■ Given text:
Whereas last year’s centrepiece was the MPPV Vehicle Requirement now fulfilled by the Mastiff and Ridgback vehicles, this years DVD centred on the OUVS Requirement.
Throughout the year we have been visiting companies developing vehicles for the OUVS Requirement. We started the year trialling the International MXT vehicle at Millbrook. An enhanced MXT was back at DVD 2008 with new Arvin Meritor independent suspension. We will be testing this vehicle later in the year. (See: BATTLESPACE MILITARY VEHICLE NEWS Vol. 7 Issue 01, 10 Jan 2008, BATTLESPACE TAKES THE INTERNATIONAL MXT-MV FOR A DRIVE).
We continued our tour to Italy where IVECO briefed us on its range of military vehicles for OUVS including the LMV. (See: BATTLESPACE MILITARY VEHICLE NEWS Vol. 7 Issue 03, 20 June 2008 AND DVD PREVIEW, IVECO DEFENCE GOES GLOBAL).

■ Dataset entries:
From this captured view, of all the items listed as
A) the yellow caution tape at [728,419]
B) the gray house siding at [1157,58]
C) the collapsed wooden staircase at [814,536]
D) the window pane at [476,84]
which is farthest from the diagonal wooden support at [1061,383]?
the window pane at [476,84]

■ Your tasks:
a: Transcribe the stretch of the military vehicle passage from "We continued our" through "DEFENCE GOES GLOBAL).".
b: According to the military vehicle passage, where was the International MXT vehicle trialled at the start of the year?
c: Rewrite the paragraph of the military vehicle passage that begins "Throughout the year we have been visiting" in a shorter form, keeping its main facts.

■ Written answers:
a:
We continued our tour to Italy where IVECO briefed us on its range of military vehicles for OUVS including the LMV. (See: BATTLESPACE MILITARY VEHICLE NEWS Vol. 7 Issue 03, 20 June 2008 AND DVD PREVIEW, IVECO DEFENCE GOES GLOBAL).

b: At Millbrook.

c: Over the year we visited companies developing vehicles for the OUVS Requirement, beginning with a trial of the International MXT at Millbrook. An enhanced MXT with new Arvin Meritor independent suspension returned at DVD 2008, and we will test it later in the year.